EXTRAIT À LIRE:
+++
Cet ancien chasseur était alors revenu cinq jours plus tard, à l'heure de la sortie des écoles, et avait "arrosé avec de la chevrotine pour les sangliers" la façade de la famille, selon le parquet.

Sa voisine, assistante maternelle de métier, s'y trouvait alors avec deux enfants qu'elle gardait. "Elle leur chantait des chansons pour les rassurer", a rappelé l'avocat général aux jurés de la cour d'assises d'appel de la Loire-Atlantique.

Des "traits de personnalité paranoïaque"

Dans ces conditions, l'avocat général avait donc requis vingt ans de réclusion criminelle pour ce "crime du ressentiment" et cette "tentative de tuerie de masse en plein bourg" : le "bruit de moteur" du camion n'était "qu'un prétexte" pour l'accusé, qui avait déjà été condamné pour avoir frappé avec un démonte-pneu un autre automobiliste qui s'arrêtait trop fréquemment devant lui. C'était en réalité "la remarque d'un ado énervé" qui avait fait sortir de ses gonds cet homme "seul, sans travail et sans amis", a analysé ce 11 octobre le magistrat.
+++
DONNÉES FOURNIES:
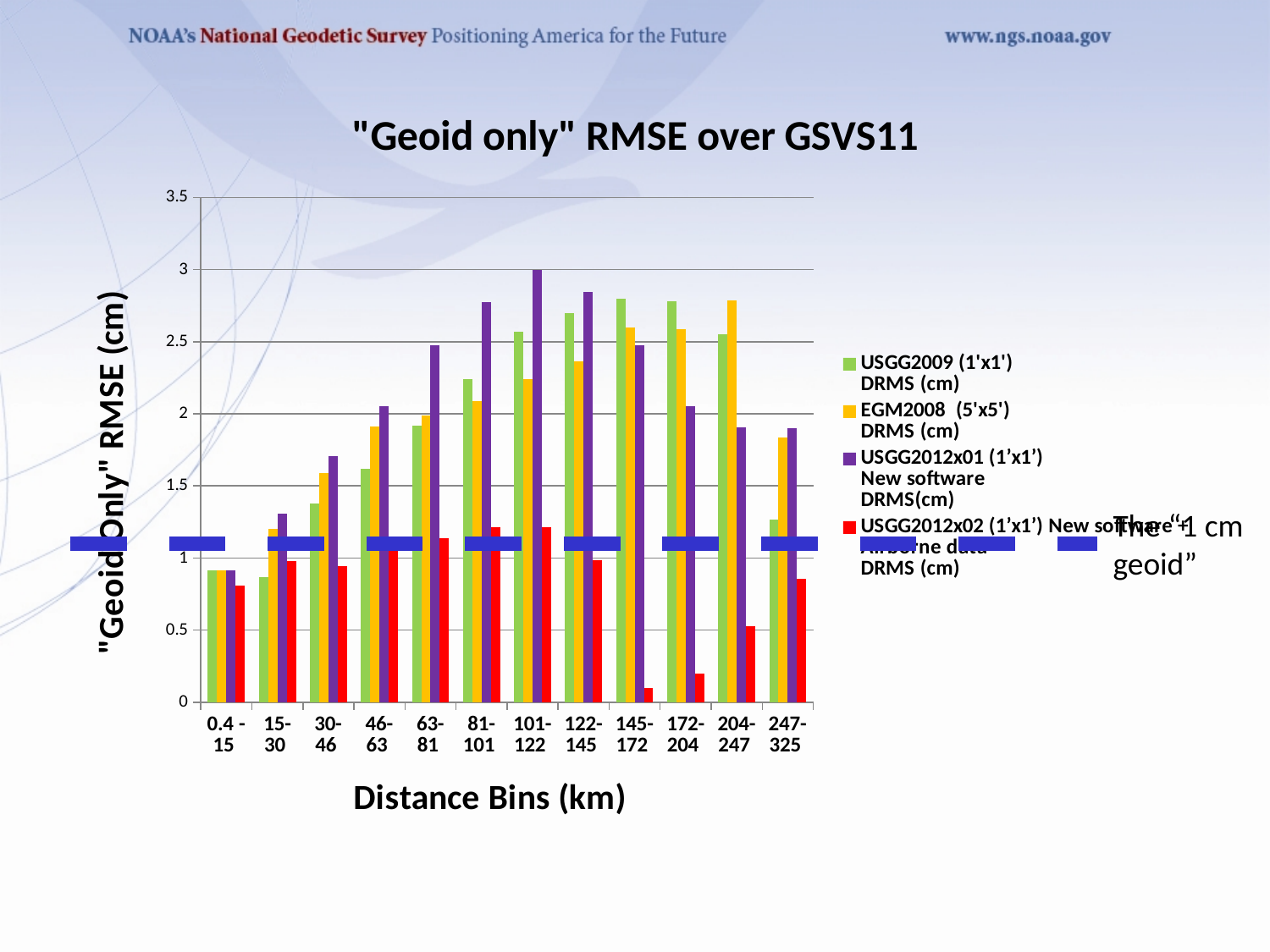
What is the title of the chart? "Geoid only" RMSE over GSVS11 How many distance bins are shown on the x axis of the chart? 12 Is the USGG2012x01 (1'x1') New software DRMS value for the 101-122 km bin greater or less than 2.5? greater In which distance bin does the USGG2012x01 (1'x1') New software DRMS series reach its highest value? 101-122 What is the x-axis title of the chart? Distance Bins (km) Is the USGG2012x02 (1'x1') New software + Airborne data DRMS value for the 172-204 km bin greater or less than 0.5? less Is the USGG2012x02 (1'x1') New software + Airborne data DRMS value for the 145-172 km bin greater or less than 0.5? less How many series does the chart's legend list? 4 In which distance bin does the USGG2012x02 (1'x1') New software + Airborne data DRMS series have its lowest value? 145-172 What kind of chart is shown on the slide? bar chart For the 101-122 km bin, which is larger: the USGG2012x01 (1'x1') New software DRMS value or the USGG2012x02 (1'x1') New software + Airborne data DRMS value? USGG2012x01 (1'x1') New software DRMS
+++
DEMANDE DE TRAVAIL:
Citez sans modification le passage de l'extrait sur le procès d'assises qui commence à « Cet ancien chasseur » et se termine à « de la Loire-Atlantique. ». Les données fournies n'interviennent en rien ici.

RÉPONSE ATTENDUE:
Cet ancien chasseur était alors revenu cinq jours plus tard, à l'heure de la sortie des écoles, et avait "arrosé avec de la chevrotine pour les sangliers" la façade de la famille, selon le parquet.

Sa voisine, assistante maternelle de métier, s'y trouvait alors avec deux enfants qu'elle gardait. "Elle leur chantait des chansons pour les rassurer", a rappelé l'avocat général aux jurés de la cour d'assises d'appel de la Loire-Atlantique.